Enfin, l'article 16, relatif au schéma régional de crémation, a été supprimé, l'Assemblée nationale préférant demander, par votre intermédiaire, madame, des enquêtes plus approfondies aux préfets.

S'agissant de la conception et de la gestion des cimetières, l'article 17 permettait au maire, sur délibération du conseil municipal et après avis du conseil d'urbanisme et d'environnement, de prendre toute disposition de nature à assurer la mise en valeur architecturale et paysagère du cimetière ou site cinéraire ; l'Assemblée nationale a limité son pouvoir à la fixation des dimensions maximales des monuments mais en supprimant l'exigence d'une délibération du conseil municipal et d'un avis du conseil d'architecture, d'urbanisme et d'environnement.

L'article 18 permettait au maire de procéder à la crémation des restes exhumés en l'absence d'opposition connue ou attestée du défunt et prévoyait que les restes des personnes ayant manifesté leur opposition à la crémation devaient être distingués au sein de l'ossuaire. L'Assemblée nationale, allant au-delà du souhait du Sénat, a précisé que le maire ne pourrait y faire procéder en cas d'opposition présumée du défunt. Elle a ajouté un article additionnel créant une police spéciale des monuments funéraires menaçant ruine et complété l'article 22 relatif à la ratification de l'ordonnance du 28 juillet 2005 sur les sites cinéraires privés créés avant le 31 juillet 2005 et qui ne s'applique, à ma connaissance, qu'à celui des Arbres de mémoire, près d'Angers.

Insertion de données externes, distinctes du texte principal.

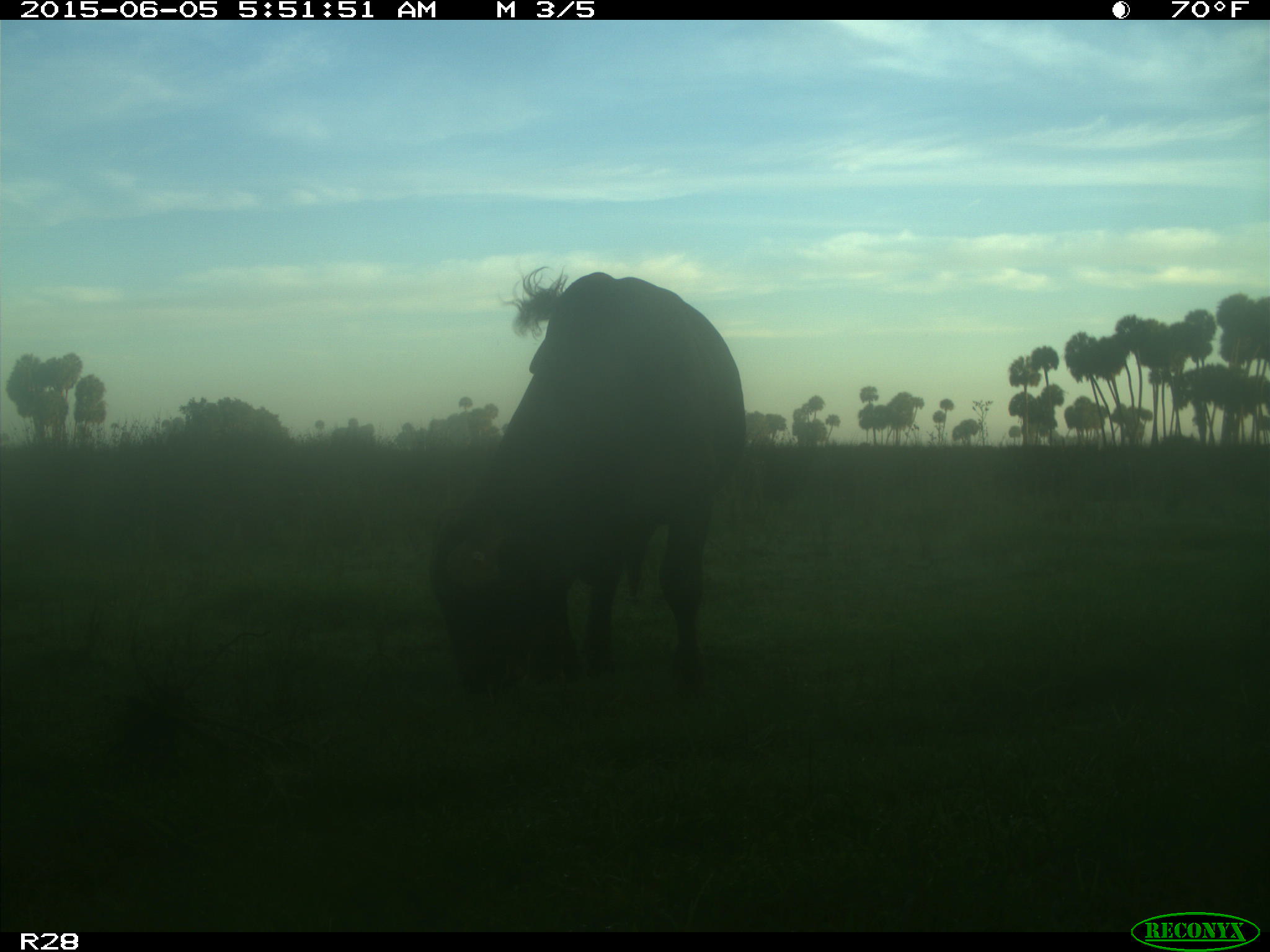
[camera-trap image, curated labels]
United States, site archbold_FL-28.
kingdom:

La législation funéraire demeure perfectible. Le développement des contrats obsèques appelle de nouvelles interventions du législateur pour renforcer les garanties offertes aux souscripteurs et pour assurer la concurrence en maintenant des opérateurs locaux. Il faudra bien en venir au taux réduit de TVA, à condition que cette baisse soit intégralement répercutée vers les familles.

Les conditions de prise en charge de la mort périnatale doivent être améliorées. Certes, des décrets et des arrêtés sont venus remplacer les anciennes circulaires, mais l'on peut se demander, comme l'a fait le Médiateur de la République, si le législateur ne pourrait donner une base juridique à la notion de viabilité.

Enfin, l'incertitude juridique subsiste sur les carrés confessionnels, d'où l'expatriation de 80 % des corps de personnes de confession musulmane décédées en France, dont un nombre croissant ont la nationalité française. Michel Dreyfus-Schmidt, ce laïque convaincu, soulignait que la tolérance était consubstantielle à la laïcité et qu'il fallait, en conséquence, non s'opposer aux carrés confessionnels mais les favoriser.

Mais à chaque jour suffit sa peine. L'Assemblée nationale a amélioré la rédaction du Sénat et la commission des lois propose d'adopter conforme un texte qui contribuera à assurer la sérénité des vivants dans le respect des morts, ainsi que l'avait souhaité M. Sueur, avec lequel j'ai eu plaisir à travailler. (Applaudissements)

Mme Josiane Mathon-Poinat.  - La proposition de loi correspond à l'évolution des pratiques funéraires depuis plusieurs dizaines d'années : le choix de la crémation est passé de 0,4 % en 1975 à 28 % aujourd'hui. Vouloir adapter notre législation funéraire, créer les conditions d'un choix entre inhumation et crémation, veiller au respect des cendres et assurer l'accès des familles au service public était donc souhaitable. Cette proposition de loi aura attendu deux ans et demi avant de nous revenir et, hasard du calendrier ?, ce délai a permis à des associations de défense des consommateurs d'enquêter sur les pompes funèbres et les contrats d'assurance obsèques. Leur constat est accablant. Celle menée par Que choisir ? dans 80 départements révèle qu'il est impossible de comparer en raison des pratiques abusives et indécelables par des familles endeuillées : dans un cas sur trois, l'opérateur funéraire refuse d'établir un devis conforme à la loi et les devis proposés sont si vagues qu'ils autorisent des écarts allant jusqu'à 1 100 %.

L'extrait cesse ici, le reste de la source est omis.